Officials: Afghan corruption undermines anti-Taliban campaign

KANDAHAR, Afghanistan — As the last of the 30,000 additional troops that President Barack Obama dispatched to Afghanistan arrived, top American military leaders here conceded Friday that the country's pervasive corruption threatens to undermine the effort to clear communities of insurgents and hand them over to governments that Afghans consider legitimate.

Faced with problematic public and political support at home for the war in Afghanistan, the Obama administration and Army Gen. David Petraeus, the top military commander in Afghanistan, continue to issue upbeat pronouncements about progress and the prospects for success. Many U.S. military and intelligence officials and diplomats in the country, however, are more guarded, warning among other things that while the additional U.S. troops are concentrated in the south, the Taliban are moving into areas in the north and elsewhere.

Moreover, even if coalition and Afghan troops succeed in eradicating Taliban influence and training Afghan forces to take over security, the officials said, the national and local governments are riddled with corruption and have lost the trust of many Afghans. Many Afghans say that while they don't like the Taliban, the U.S.-backed government of President Hamid Karzai is no better at providing security and legitimate governance than the militant Islamists are.
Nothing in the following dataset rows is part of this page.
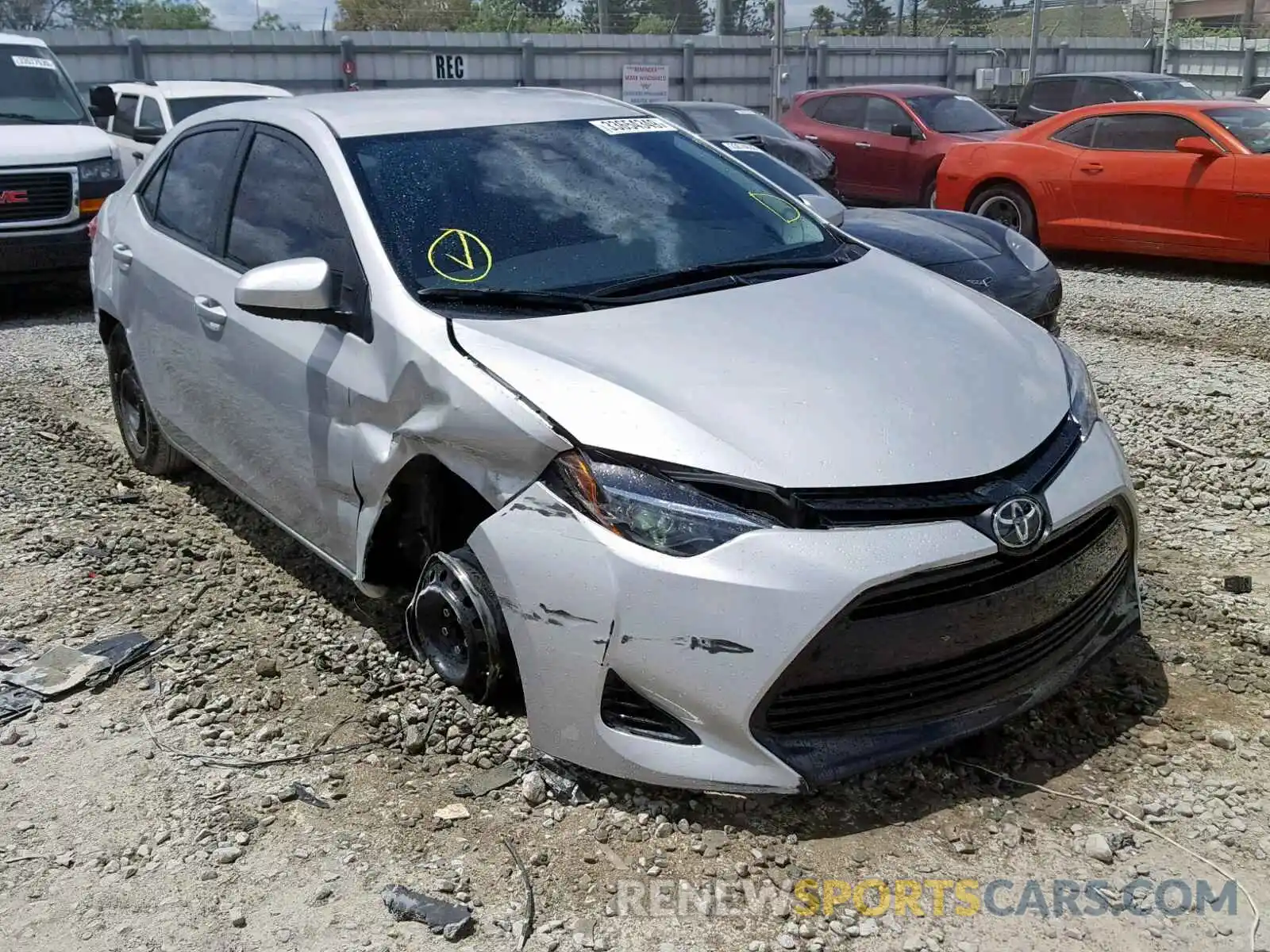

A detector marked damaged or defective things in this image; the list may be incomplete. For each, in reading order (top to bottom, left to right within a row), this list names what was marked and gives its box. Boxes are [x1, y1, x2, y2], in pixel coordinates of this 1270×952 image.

damaged front bumper [467, 421, 1143, 792]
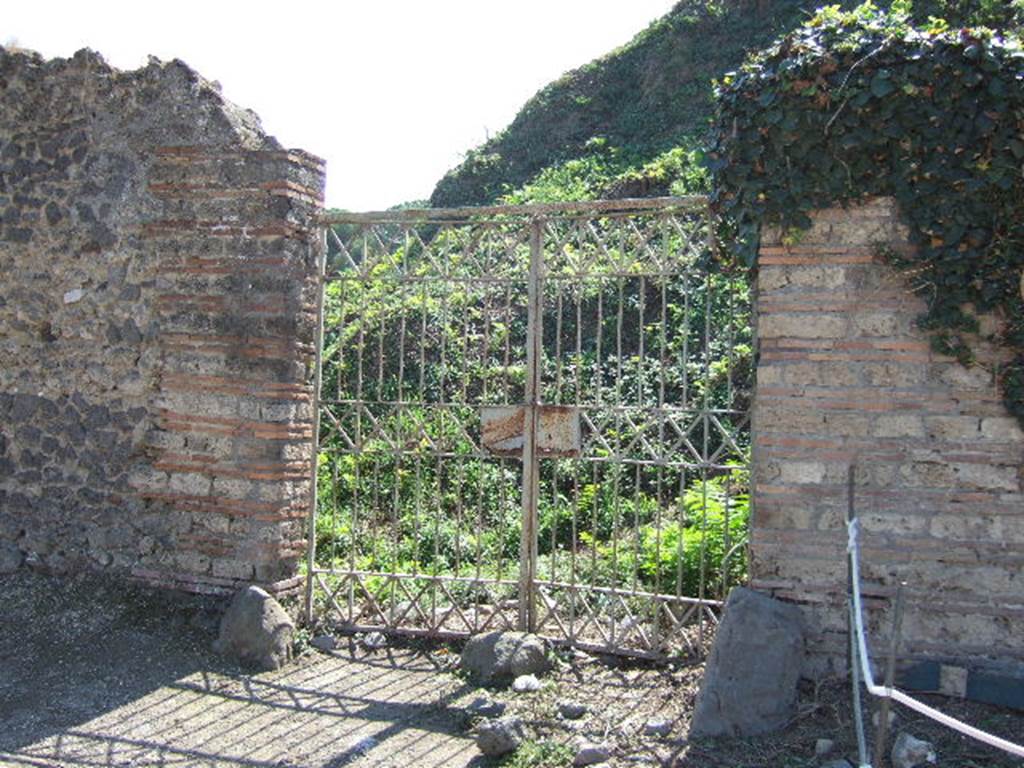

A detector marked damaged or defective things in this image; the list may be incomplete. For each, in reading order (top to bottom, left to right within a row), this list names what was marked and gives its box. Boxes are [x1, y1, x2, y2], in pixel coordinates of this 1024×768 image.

rusty iron gate [304, 195, 752, 656]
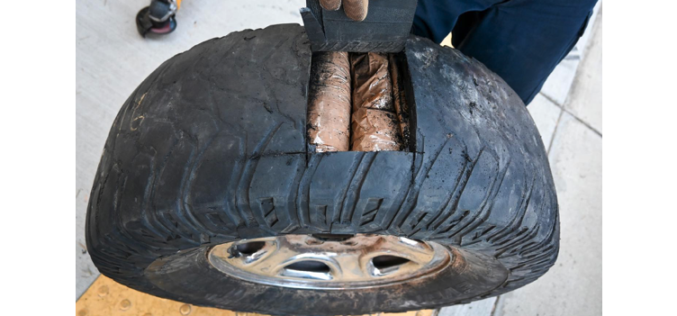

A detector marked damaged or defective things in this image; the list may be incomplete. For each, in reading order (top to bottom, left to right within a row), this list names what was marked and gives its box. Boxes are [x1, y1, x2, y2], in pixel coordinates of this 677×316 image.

rusty metal rim [206, 233, 448, 290]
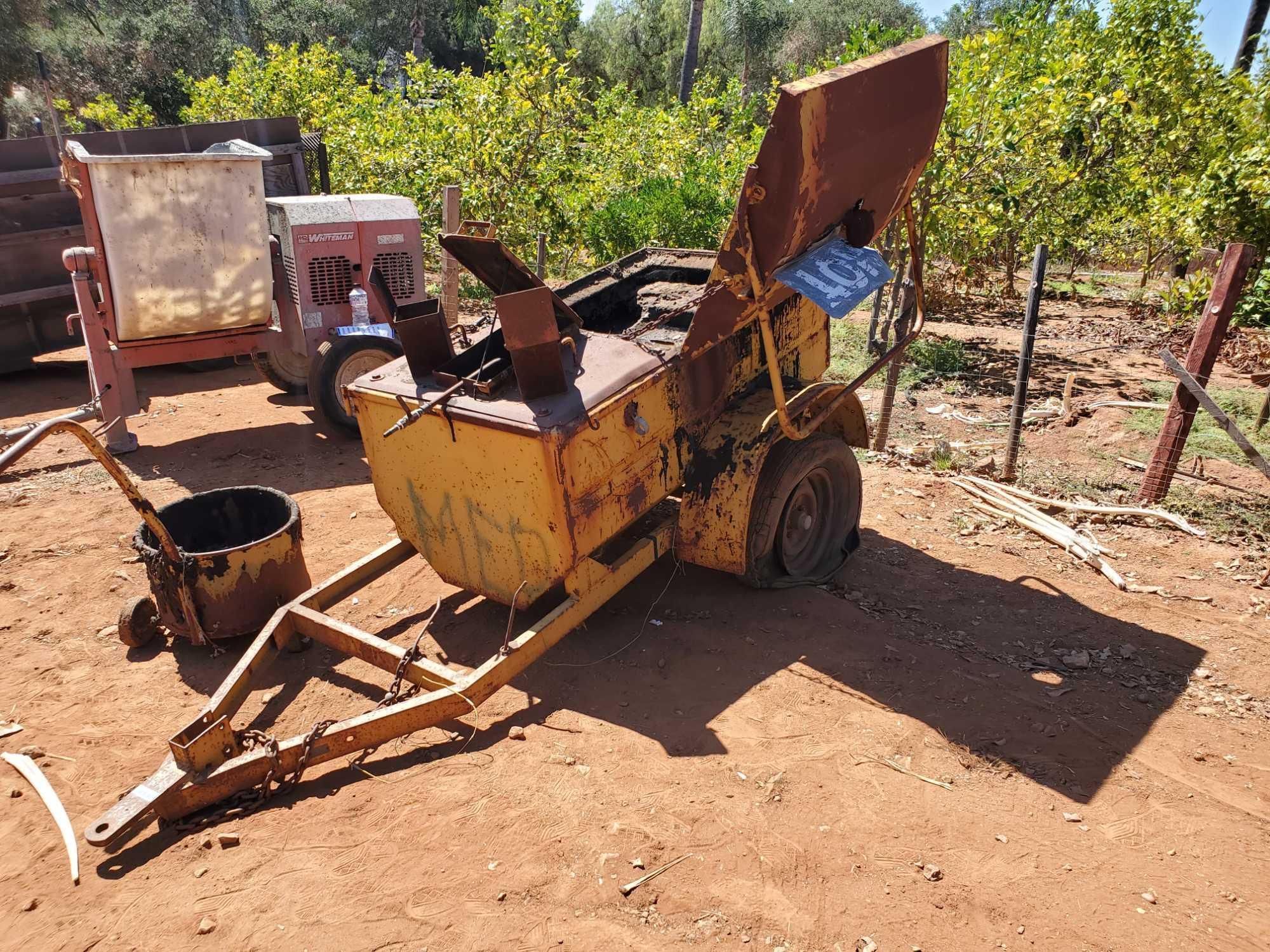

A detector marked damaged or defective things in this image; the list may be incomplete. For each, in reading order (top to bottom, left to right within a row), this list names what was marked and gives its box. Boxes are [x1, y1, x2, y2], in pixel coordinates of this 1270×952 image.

rusted metal lid [434, 234, 579, 327]
rusted metal lid [686, 35, 945, 360]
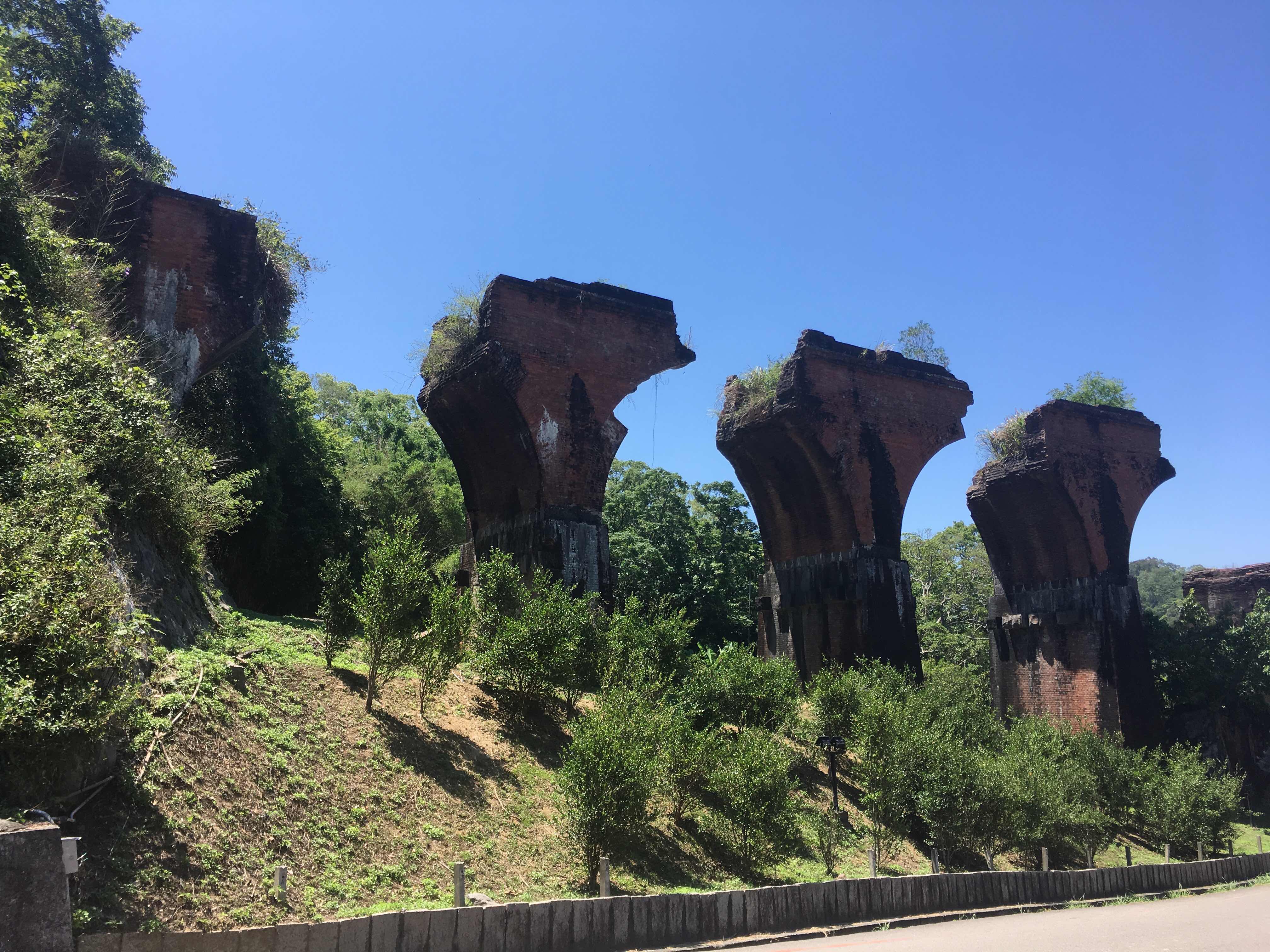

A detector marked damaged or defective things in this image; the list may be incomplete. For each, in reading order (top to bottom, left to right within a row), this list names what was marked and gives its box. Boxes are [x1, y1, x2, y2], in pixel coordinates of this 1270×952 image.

broken bridge remnant [119, 184, 268, 404]
broken bridge remnant [416, 275, 696, 599]
broken bridge remnant [716, 332, 970, 680]
broken bridge remnant [965, 399, 1173, 751]
broken bridge remnant [1178, 564, 1270, 622]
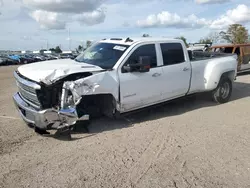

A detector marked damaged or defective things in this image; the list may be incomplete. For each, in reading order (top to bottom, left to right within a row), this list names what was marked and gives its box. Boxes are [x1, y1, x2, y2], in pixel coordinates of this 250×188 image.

dented hood [16, 58, 104, 83]
damaged chevrolet silverado [12, 37, 237, 134]
crumpled front bumper [12, 92, 89, 130]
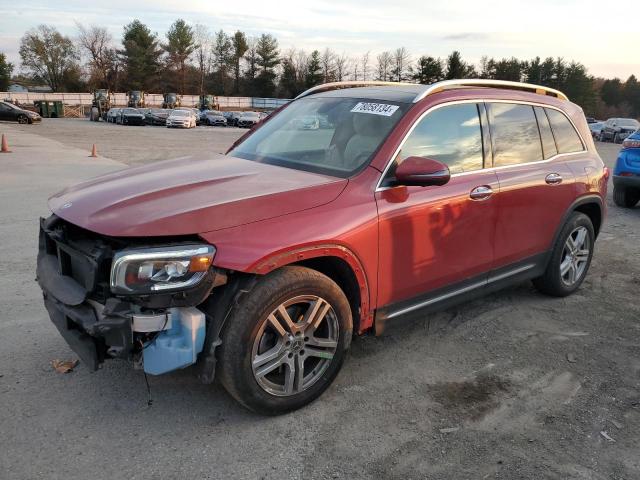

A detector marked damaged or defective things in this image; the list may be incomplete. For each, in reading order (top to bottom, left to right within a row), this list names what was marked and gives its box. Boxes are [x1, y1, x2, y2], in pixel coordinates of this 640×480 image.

broken headlight [110, 246, 215, 294]
damaged red suv [37, 79, 608, 412]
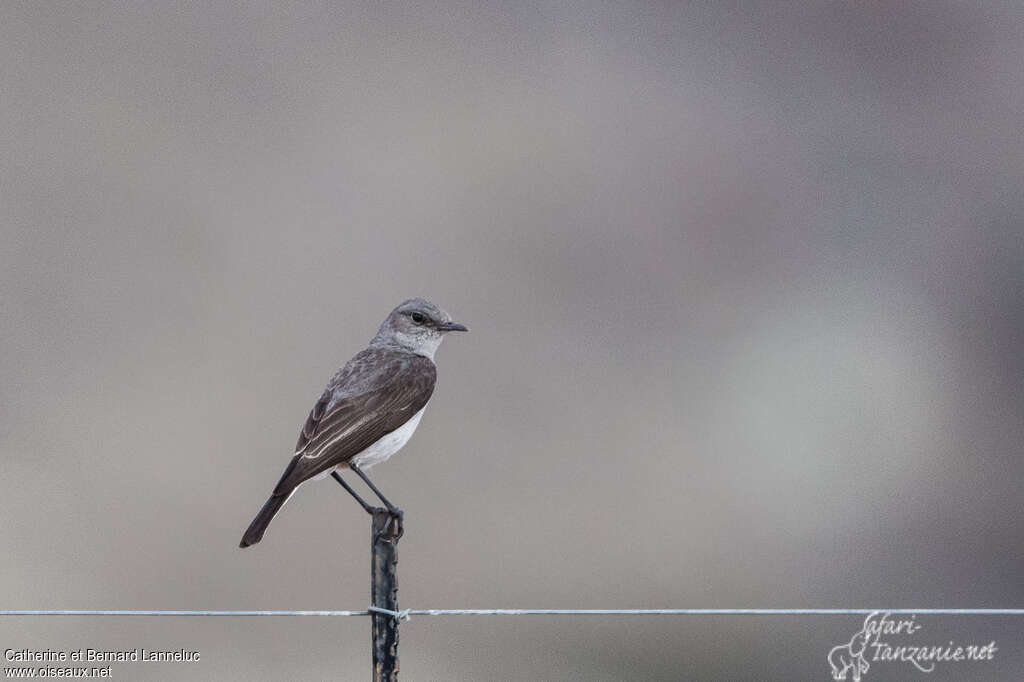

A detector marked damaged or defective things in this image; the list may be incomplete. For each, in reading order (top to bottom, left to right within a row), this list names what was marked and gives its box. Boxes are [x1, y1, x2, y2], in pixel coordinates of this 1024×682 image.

rusty fence post [368, 508, 400, 676]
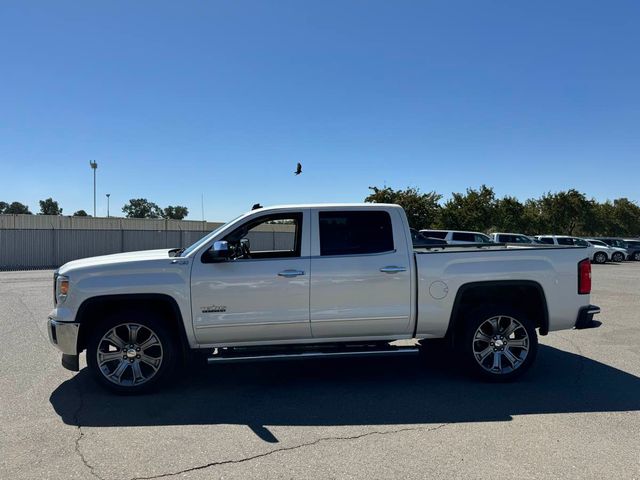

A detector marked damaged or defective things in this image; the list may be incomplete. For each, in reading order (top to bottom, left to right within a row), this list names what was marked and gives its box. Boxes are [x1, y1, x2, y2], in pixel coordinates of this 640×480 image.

crack in asphalt [71, 376, 105, 480]
crack in asphalt [130, 424, 450, 480]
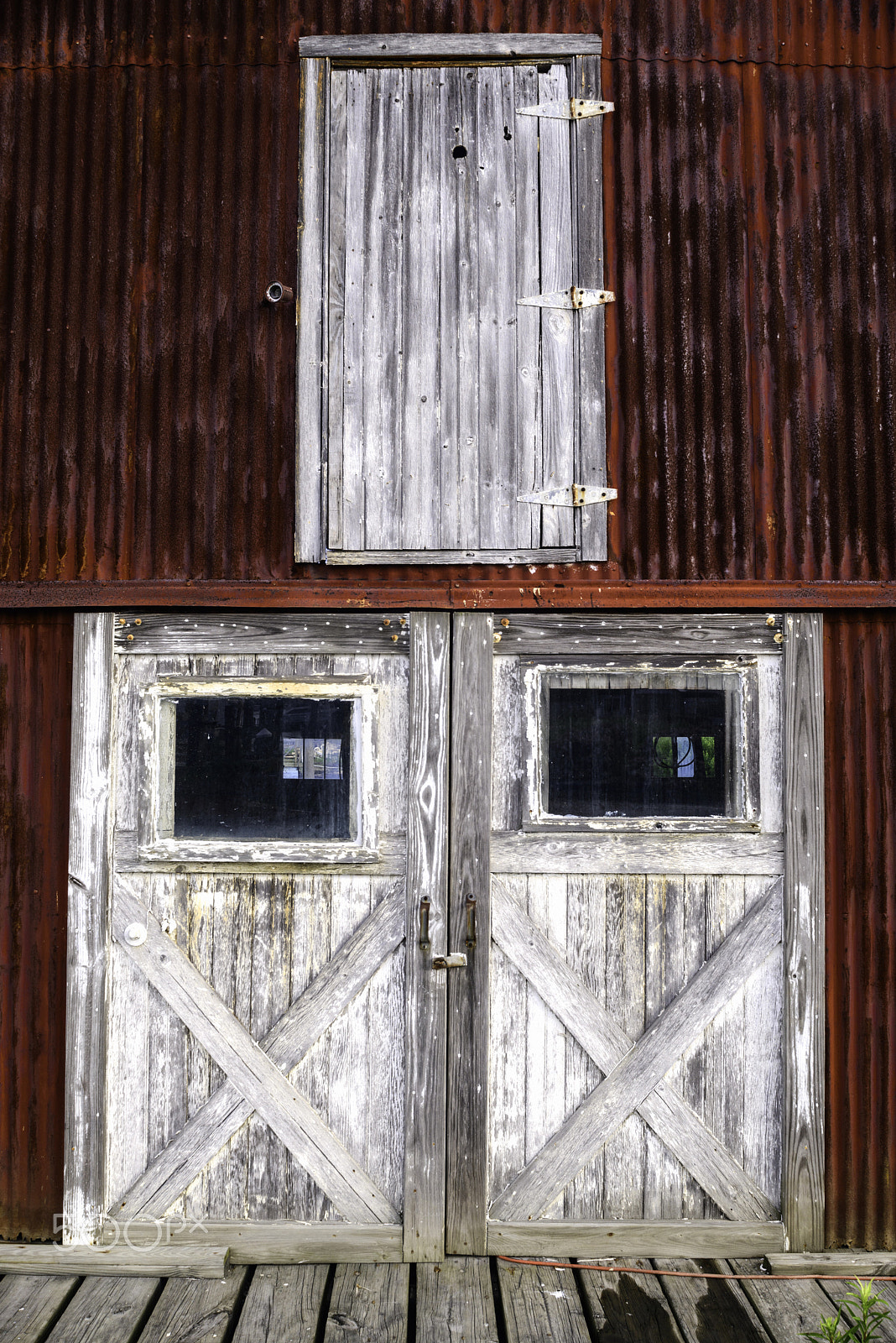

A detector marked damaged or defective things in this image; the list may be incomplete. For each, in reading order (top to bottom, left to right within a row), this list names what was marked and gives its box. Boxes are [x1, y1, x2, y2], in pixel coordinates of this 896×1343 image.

rusted metal panel [779, 0, 896, 71]
rusty door hinge [520, 98, 617, 121]
rusty door hinge [520, 287, 617, 311]
rusty door hinge [517, 483, 621, 504]
broken window pane [172, 698, 354, 833]
broken window pane [547, 692, 732, 819]
rusty corrugated metal [0, 608, 72, 1236]
rusted metal panel [0, 608, 72, 1236]
rusty corrugated metal [826, 614, 896, 1256]
rusted metal panel [826, 614, 896, 1256]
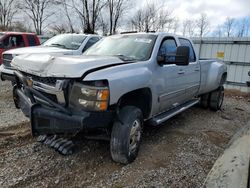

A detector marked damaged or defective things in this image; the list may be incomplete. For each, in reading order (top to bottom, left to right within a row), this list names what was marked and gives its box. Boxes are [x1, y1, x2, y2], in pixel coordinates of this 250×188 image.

crumpled hood [11, 53, 125, 78]
damaged front end [13, 70, 114, 137]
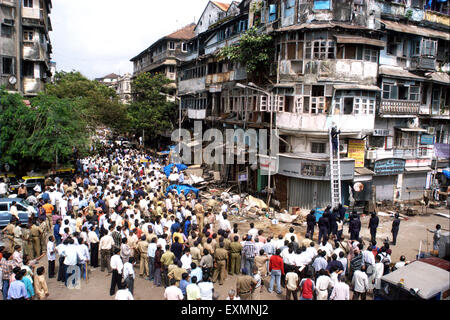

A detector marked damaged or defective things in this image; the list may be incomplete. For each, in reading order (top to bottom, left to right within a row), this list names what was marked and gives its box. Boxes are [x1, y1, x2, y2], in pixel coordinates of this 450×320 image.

damaged building [0, 0, 52, 96]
Afghans lack confidence that their central government can provide them with security, said Army Lt. Gen. David Rodriguez, the No. 2 commander in Afghanistan. "It is just like everything else. It will be a slow process," he said. "All of that has got to improve."

He called the mission challenging, "but not impossible."

Added Secretary of Defense Robert Gates on Friday during a two-day visit: "Everyone knows this is far from a done deal."

Petraeus said the Karzai administration was addressing corruption and that the often-strained relationship between the United States and the Afghan president now was good "because we can have candid conversations, forthright conversations."

During Gates' visit, however, other top military commanders said they were hopeful, but they shrouded their comments with caution. After visiting two bases in restive Kandahar province, Gates said he "came away encouraged" that the Obama administration's strategy to fend off a resurgent Taliban was beginning to work.

"I think it all points in a positive direction," Gates said Friday in Zhari district, the birthplace of the Taliban, after meeting with troops stationed there.

Gates, who shook the hand of every soldier he encountered, added that the troops are realistic about the months ahead.

"They all acknowledge this a hard fight," Gates said in comments afterward. "They understand the importance of what we are doing."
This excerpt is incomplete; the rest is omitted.